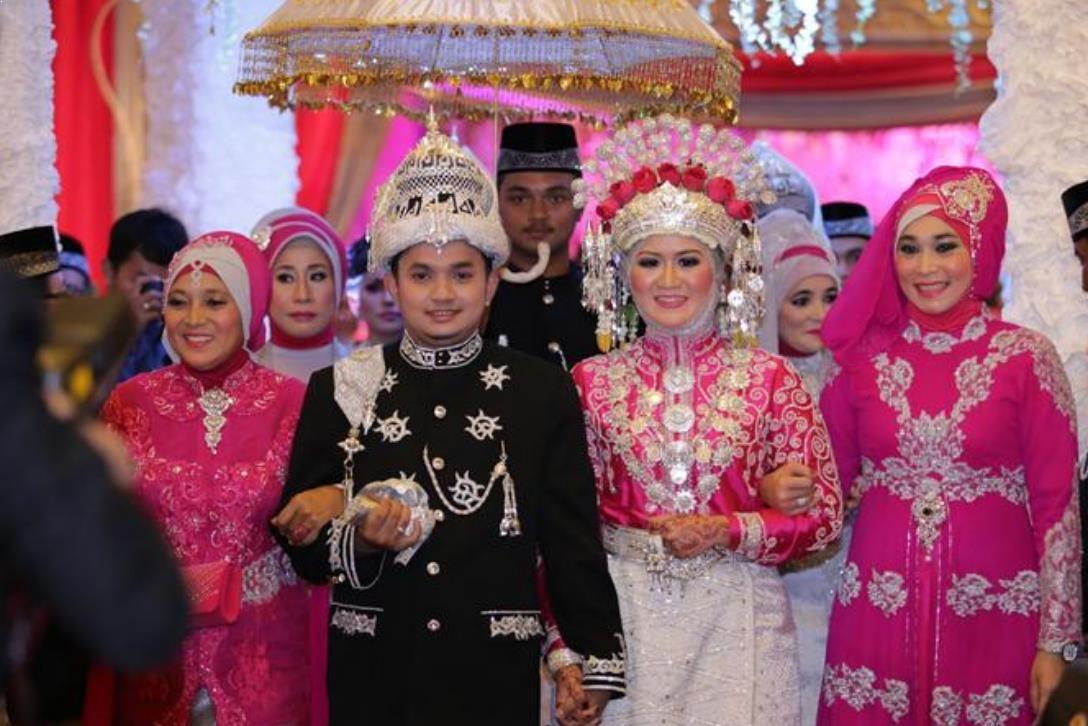 Gambar Pakaian Adat Aceh Ulee Balang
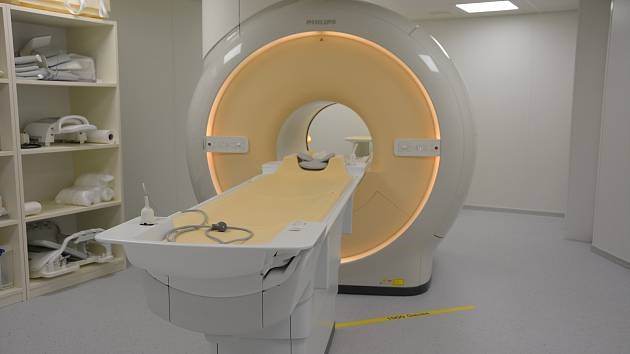 Českolipská nemocnice představila své nové pracoviště magnetické rezonance.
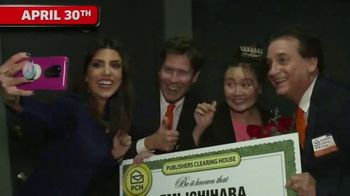 Publishers Clearing House TV Spot, '$7,000 a Week: What Are You Waiting For?' Featuring Steve Harvey - Thumbnail 3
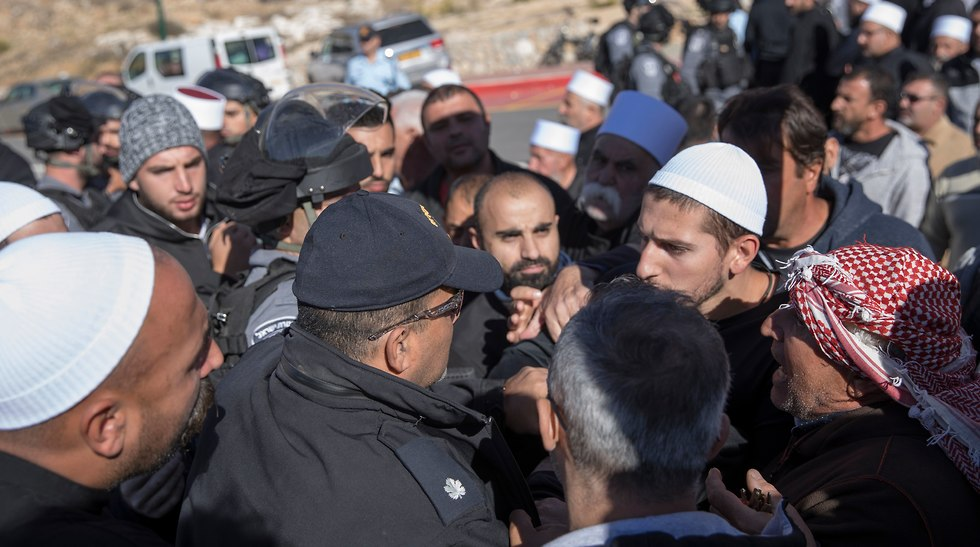 Druze protesters clash with police (Photo: EPA)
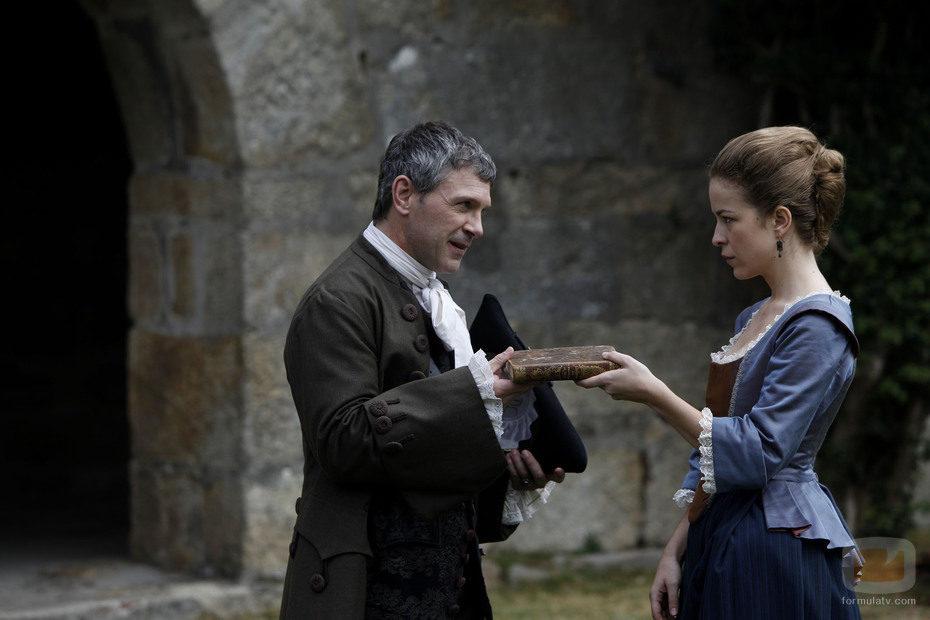 Gaspar Falcón entrega un diario a Blanca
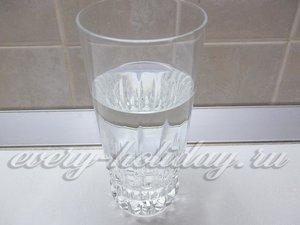 В стакан налейте воду, положите соль и хорошо перемешайте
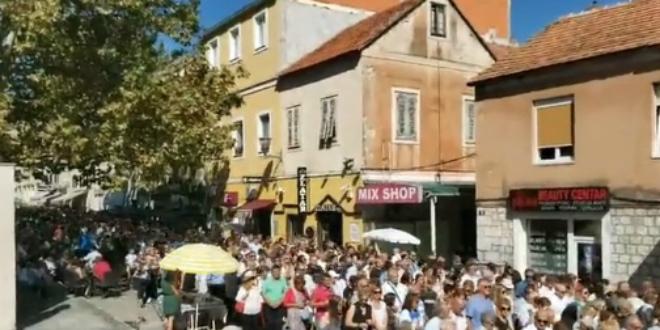 VIDEO Tisuće vjernika na ulicama Sinja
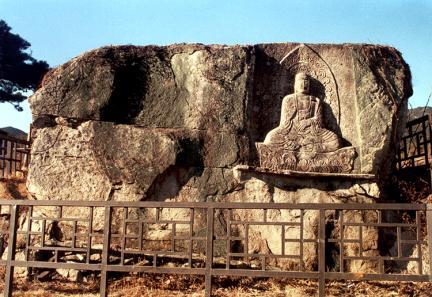 신무동마애불좌상 (新武洞磨崖佛坐像)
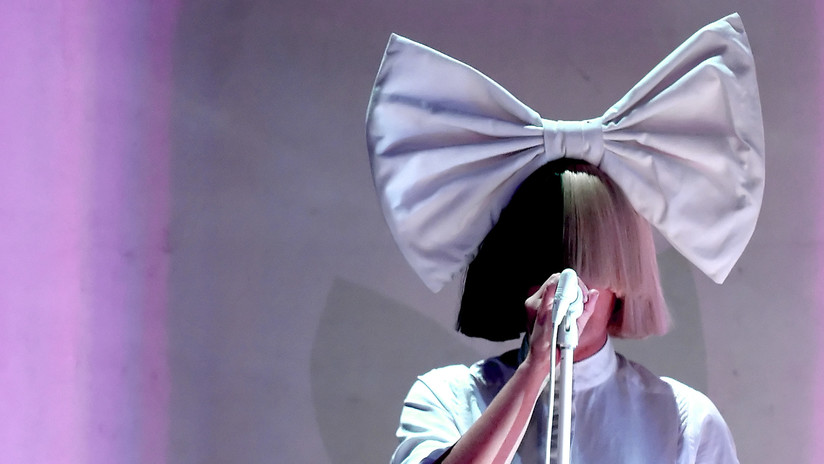La cantante Sia revela una foto suya desnuda al saber que un 'paparazzi' la vendía en la Red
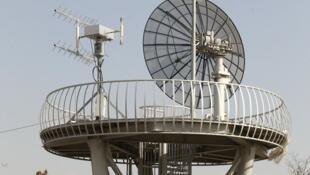 نمایی از یک دیش ماهوارهای نصب شده در ایستگاه البرز واقع در ماهدشت، ۶۰ کیلومتری غرب تهران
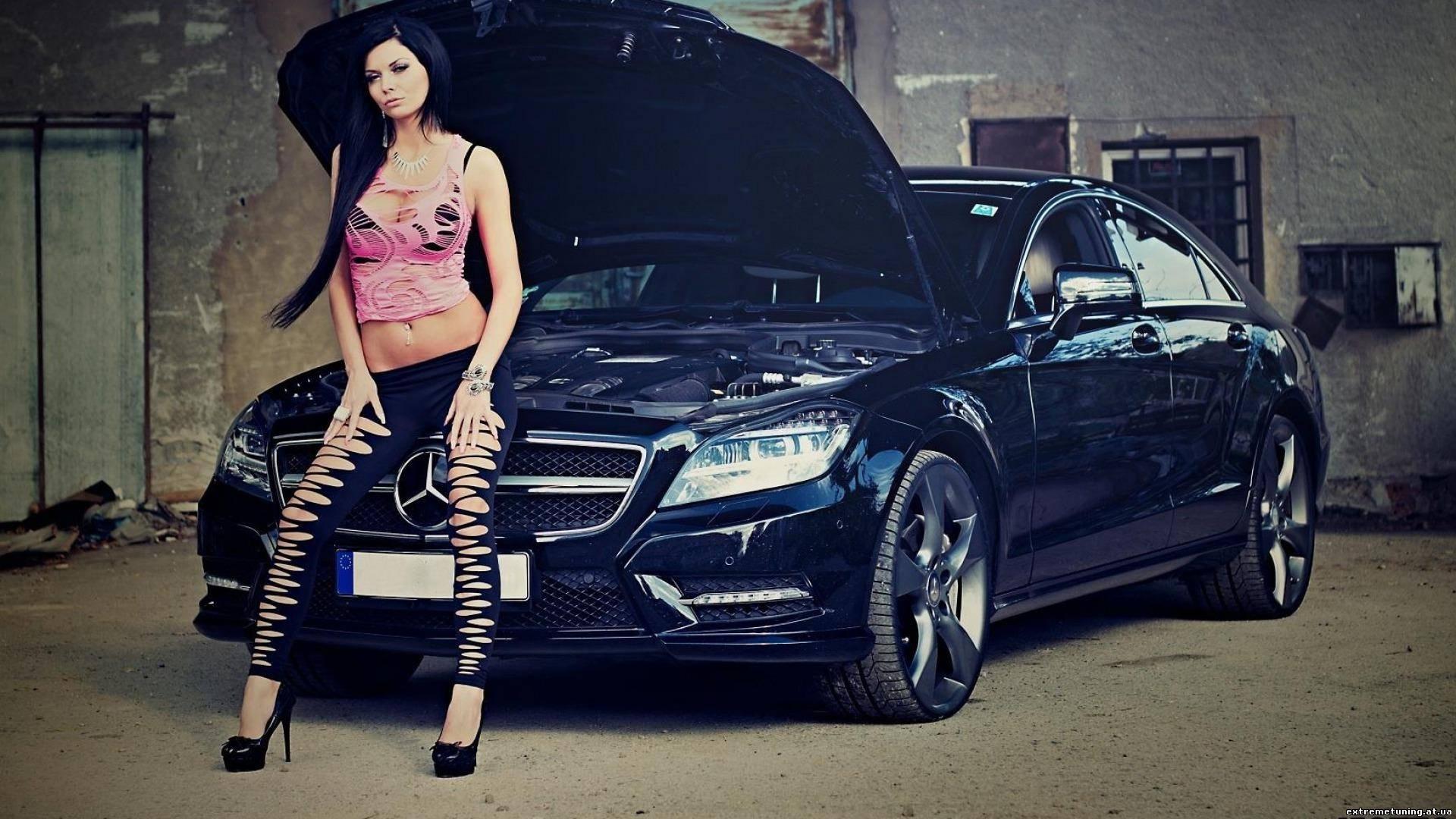 Смотреть порно с симпатичной брюнеткой в автомобиле мерседес бенс 19 фотография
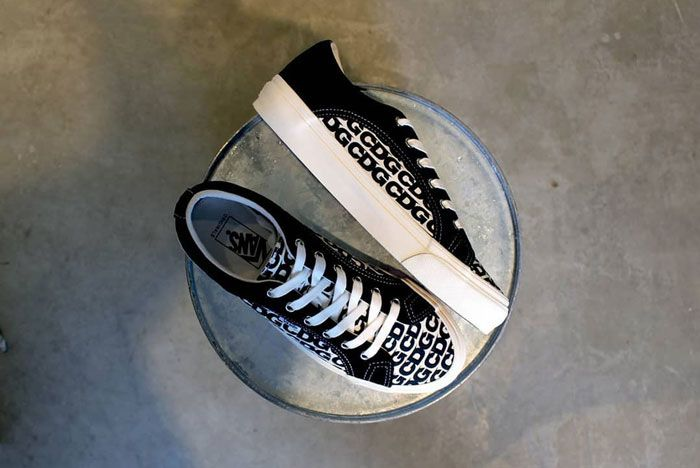 Cgd Vans Lampin Black White Side Top Shot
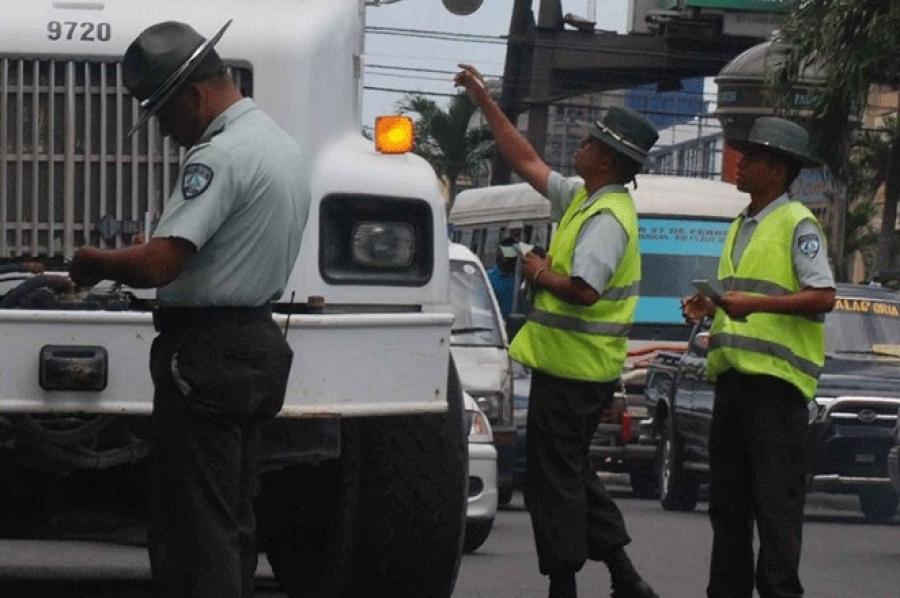 DIGESETT solicita Asuntos Interno PN investigar supuesta mafia para devolver vehículos detenidos en SJM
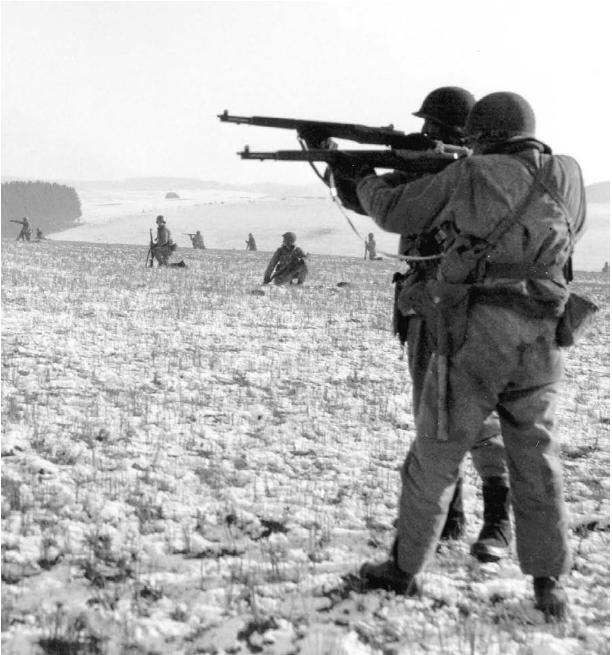 Infantry_near_Bastogne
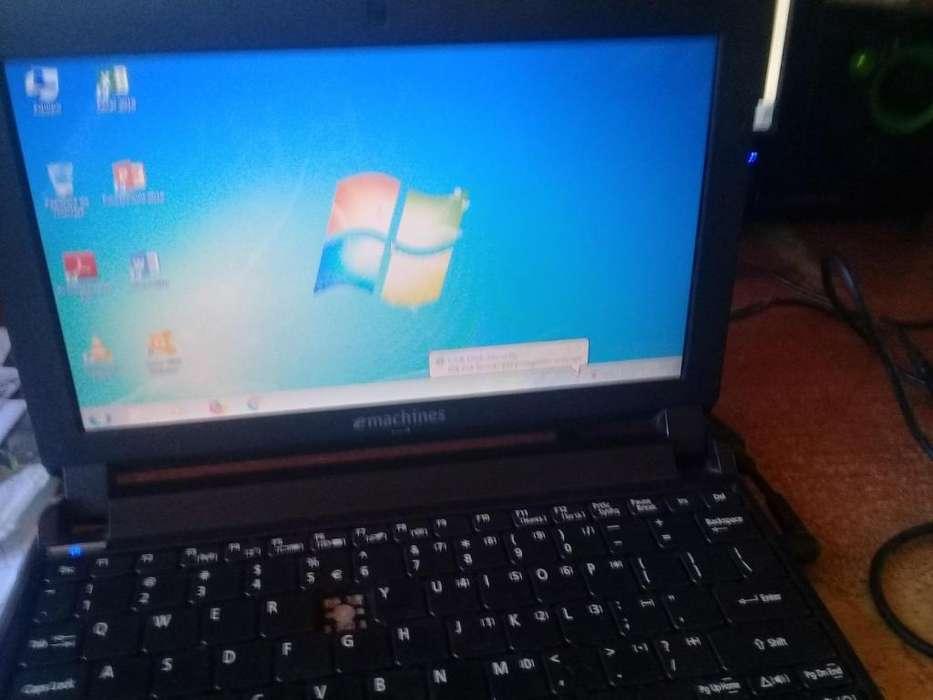 Laptop 1.1 pulgadas 1.66GHz 1gb ram 160discoDuro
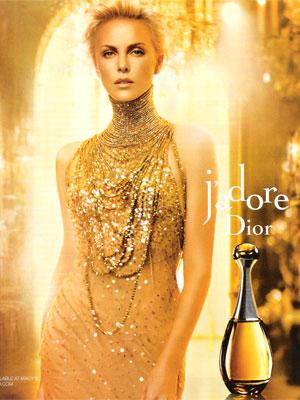 Charlize Theron skąpana w złocie w reklamie Diora (VIDEO)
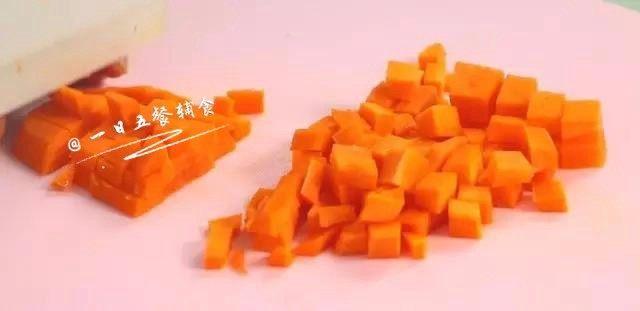 鸡肉蔬菜粥,胡萝卜切小粒。
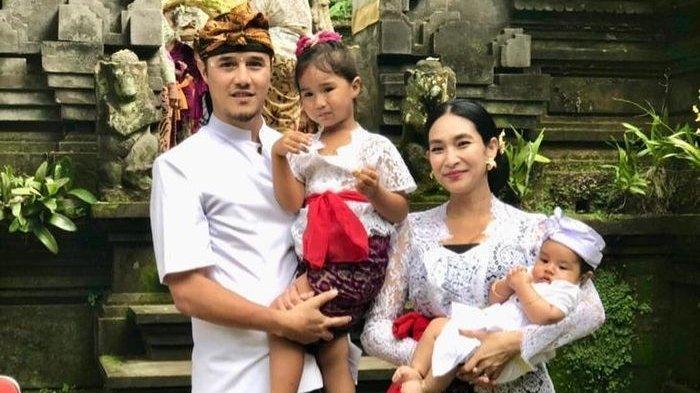 Masih Ingat Happy Salma? 11 Tahun Nikahi Bangsawan Bali, Ini Kabar dan Potret Keluarganya Sekarang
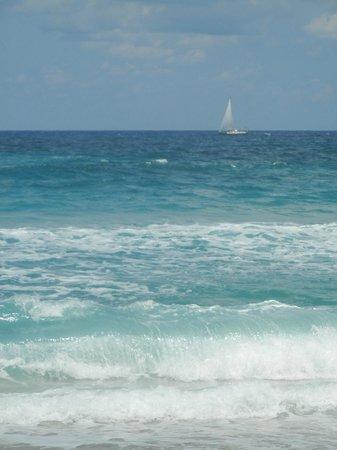Marriott's Oceana Palms: Boats sailing by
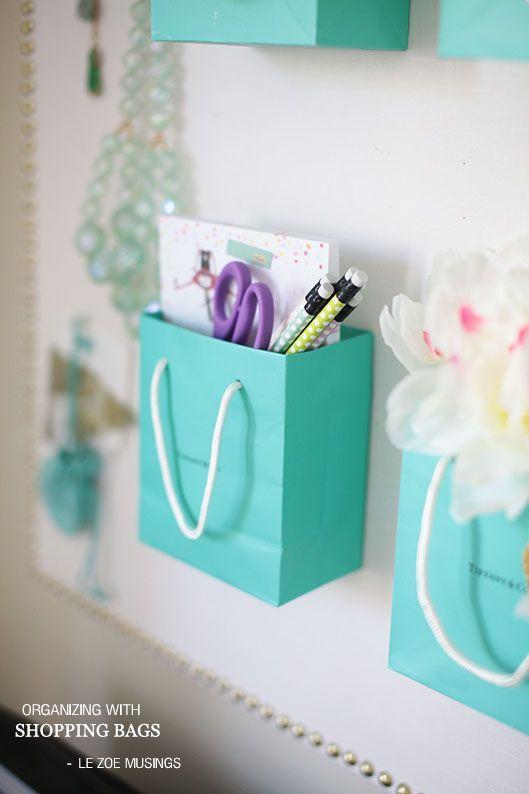 organizar com sacos de compras, esta pode ser transformada em uma decoração bem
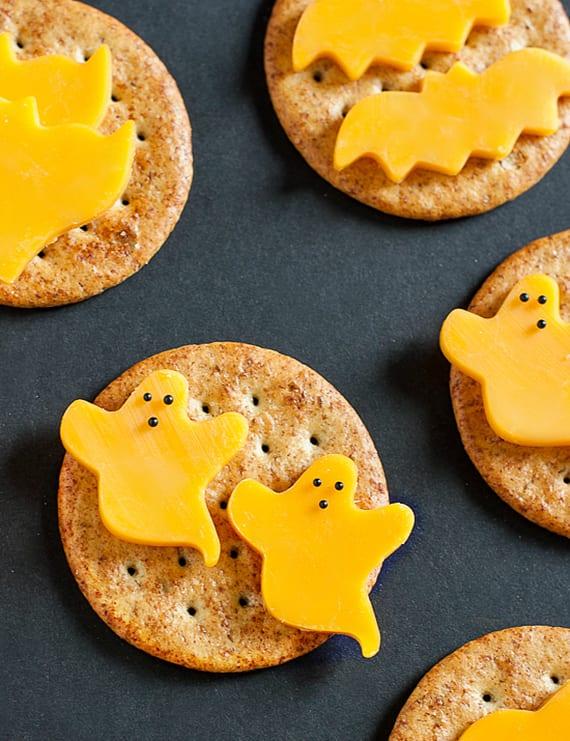 Käse-Kräcker als halloween party snack schnell zubereiten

++++++++++++++++++++

What the task requires »
Write out exactly the lines running from the one with "Charlize Theron skąpana" through the end of the material, both ends included, while leaving the pictures out.

Answer to this problem »
 Charlize Theron skąpana w złocie w reklamie Diora (VIDEO)
 鸡肉蔬菜粥,胡萝卜切小粒。
 Masih Ingat Happy Salma? 11 Tahun Nikahi Bangsawan Bali, Ini Kabar dan Potret Keluarganya Sekarang
Marriott's Oceana Palms: Boats sailing by
 organizar com sacos de compras, esta pode ser transformada em uma decoração bem
 Käse-Kräcker als halloween party snack schnell zubereiten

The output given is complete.